Politico reports that "Former Alaska GOP Gov. Sarah Palin penned a tough but wonky critique Saturday night of the health care bill approved this week by the Senate Finance Committee. In a more than 1,000-word essay posted on her Facebook page shortly before midnight, Palin knocked the bill sponsored by Committee Chairman Max Baucus (D-Mont.) for not setting up proper cost offsets, but offered none of the more incinedary, 'death-panel' type claims that have marked her previous comments."
Politico added: "The tone of Palin’s criticism Saturday was in stark contrast to her comments on health care in August, when she repeatedly railed against so-caller 'death panels' that would allegedly determined end of life care for elderly patients. The former Alaska governor was widely criticized by the White House and Democrats on Capitol Hill for the claim, which independent observers agreed was not an accurate deptiction of the bill. But comments however caught fire in the conservative grassroots and were echoed by several Republican lawmakers during a heated August debate fueled by raucous town halls. But Palin took a more tempered approach Saturday, arguing that 'Americans want health care reform because we want affordable health care'" (Barr, 10/18).

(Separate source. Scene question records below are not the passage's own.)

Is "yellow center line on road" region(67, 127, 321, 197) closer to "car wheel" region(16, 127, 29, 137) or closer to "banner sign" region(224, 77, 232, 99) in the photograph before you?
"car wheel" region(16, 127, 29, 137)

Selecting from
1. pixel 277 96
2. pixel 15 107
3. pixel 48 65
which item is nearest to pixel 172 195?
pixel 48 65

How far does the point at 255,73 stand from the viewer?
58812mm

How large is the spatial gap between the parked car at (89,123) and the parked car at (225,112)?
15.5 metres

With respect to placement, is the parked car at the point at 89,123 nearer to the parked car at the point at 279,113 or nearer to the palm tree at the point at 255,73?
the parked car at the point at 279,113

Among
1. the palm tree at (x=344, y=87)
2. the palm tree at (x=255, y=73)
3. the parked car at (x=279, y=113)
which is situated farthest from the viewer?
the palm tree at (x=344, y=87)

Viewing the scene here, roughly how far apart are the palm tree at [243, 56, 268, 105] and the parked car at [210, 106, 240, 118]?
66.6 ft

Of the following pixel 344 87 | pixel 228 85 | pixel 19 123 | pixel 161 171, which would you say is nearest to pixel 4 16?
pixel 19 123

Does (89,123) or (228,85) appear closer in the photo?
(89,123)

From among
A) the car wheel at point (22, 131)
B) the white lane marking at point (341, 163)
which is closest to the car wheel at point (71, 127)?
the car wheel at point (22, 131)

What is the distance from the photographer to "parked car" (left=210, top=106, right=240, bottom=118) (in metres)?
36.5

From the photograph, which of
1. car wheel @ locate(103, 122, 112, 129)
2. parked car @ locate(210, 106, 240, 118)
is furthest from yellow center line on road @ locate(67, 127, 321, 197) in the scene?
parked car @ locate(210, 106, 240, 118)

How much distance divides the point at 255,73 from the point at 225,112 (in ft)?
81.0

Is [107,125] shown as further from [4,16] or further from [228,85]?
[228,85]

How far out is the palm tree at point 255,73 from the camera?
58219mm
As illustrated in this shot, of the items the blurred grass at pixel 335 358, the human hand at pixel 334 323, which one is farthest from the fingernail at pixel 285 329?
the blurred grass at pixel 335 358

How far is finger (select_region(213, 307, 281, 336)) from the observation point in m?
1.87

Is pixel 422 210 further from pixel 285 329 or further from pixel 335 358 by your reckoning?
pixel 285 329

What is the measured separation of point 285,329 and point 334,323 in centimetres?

CNN: "Palin focused on the cost of the new bill on Americans, especially the middle class: 'The Senate Finance bill is effectively a middle class tax increase … those making less than $200,000 will be hit hardest,' she said. She also lashed out at President Obama, noting that his administration promised Americans the unemployment rate would stay below 8 percent if Congress passed the stimulus plan, but currently unemployment is hovering just shy of 10 percent. She related this to the President’s promise to not sign a heath care bill that adds to the deficit over the next decade. Palin asked, 'Should we believe the administration’s claims about health care when their promises have proven so unreliable about the stimulus?'" (Kuhn, 10/18).